I started teaching and administering in the University of Southern California’s Master of Science in Systems Management Degree Program (the MSSM) in 1976.  In traveling through Asia and Europe I used to check telephone books yellow pages for "Systems" in major cities.  In the late 1970s there was typically a sprinkling of companies with a System or Systems in their titles.  Today in 2008 when you search Google for "Systems" you get 67,200,000 hits.  Over the past fifty years the Systems Approach has penetrated every nation on Earth.  Systems are now an integral past of society as well as a Quality Classic.

In 1995 Mr. Raymond Tse, of Hong Kong, was joined with me, as a Ph.D. doctoral candidate super-visor for the International School of Business at the University of South Australia.  His thesis subject was Quality Management for the Hong Kong Aviation Department.  He was the manager for the construction of computer systems for the Chep Lok Kok Airport in Hong Kong -- at that time the largest construction project in the world.  Mr.
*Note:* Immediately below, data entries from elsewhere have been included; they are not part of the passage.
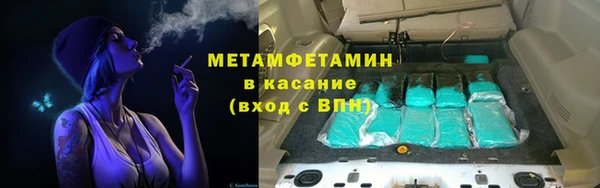 jwh Гусиноозёрск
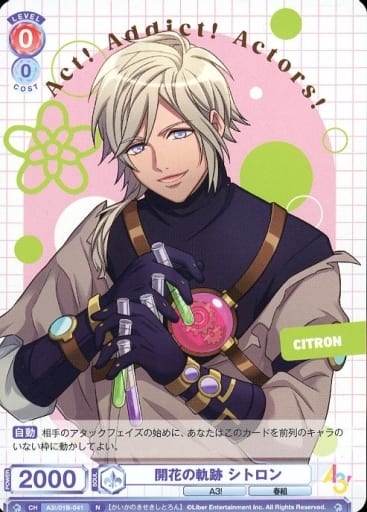 [N] A3!/01B-041 開花の軌跡 シトロン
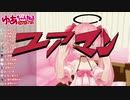 だてんちゆあマン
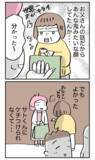 「なにコレ!? 母に渡された紙袋の中身に嫌な予感…！」の画像3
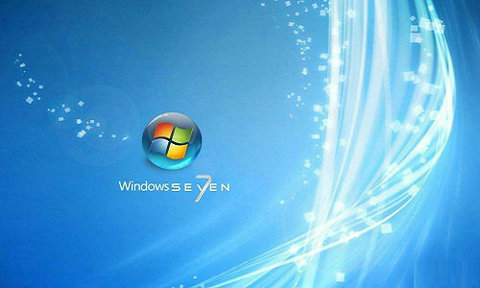win7 2016元旦装机版 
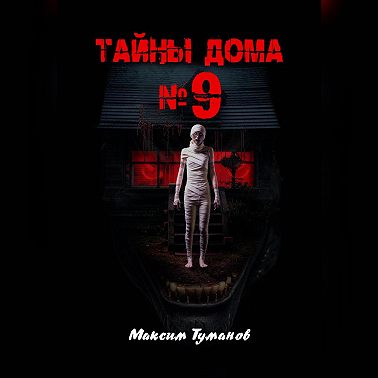Тайны дома №9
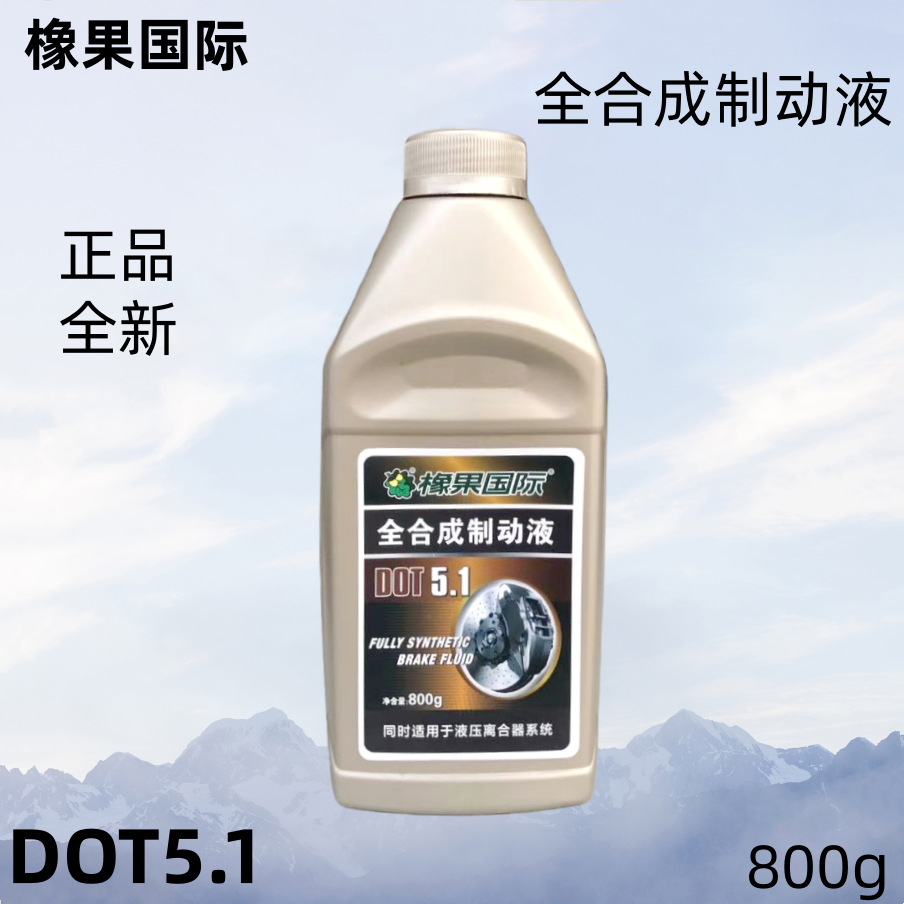 Oak International Dot5.1 Fully Synthetic Brake Fluid 800g Genuine New High Performance High Boiling Point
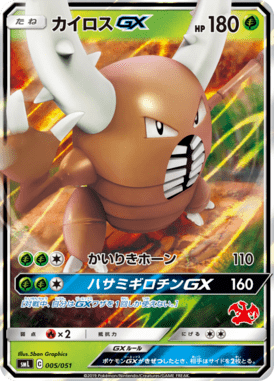 Pinsir-GX — Family Pokémon Card Game 005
Tse managed the creation of the most integrated civil airport aviation computer systems in the 1990s.  In one of our meetings in Hong Kong in 1996 he made the statement: "If systems are not integrated, failures will occur."

Leap forward ten years to America’s space program.  Systems integration is a well established practice in the International Space Station construction missions.  Over the past several years I have been working with professionals in the space community.¹  But space and global aviation are at the forefront of systems integration as the 21st Century begins.  The past failures caused by poor systems integration could fill a library and are occurring globally with increasing frequency.  

There is a principle invented by W. Ross Ashby that explains the failures.  Ashby’s Law of Requisite Variety² states that the solution to a problem must have an equivalent set of variables as the problem.  Ashby created his law for cybernetics with an aircraft autopilot as one example.  For every possible change in the airplanes environment the autopilot sensors need to create a response.  My favorite air-plane was the F-105D Thunderchief.  It’s autopilot was so sophisticated that I could engage it in close formation flying with other F-105Ds.  It followed Ashby’s Law of Requisite Variety perfectly.

At the 17 September 2008 Inland Empire ASQ Section 0711 meeting in Riverside, California, Quality Manager Paul Dougherty commented: "An airliner can land safely without a pilot, but there is no way to stop two trains on a collision course." It wasn’t a hypothetical statement.  He was referring to the head-on collision of a metrolink commuter train with a Union Pacific freight train in Chatsworth, California on 12 September 2008.  Twenty-five people died and 135 were injured in the worst light rail accident in United States history.  A rail safety professional was also at that meeting – Mr. John Schulz.  I asked Paul and John "Was poor systems integration a contributing cause of the accident?" There occurred an interesting discussion about the differences between the United Kingdom and US rail safety systems but the bottom line was "Yes, a lack of systems integration was a contributing factor in the Chatsworth accident."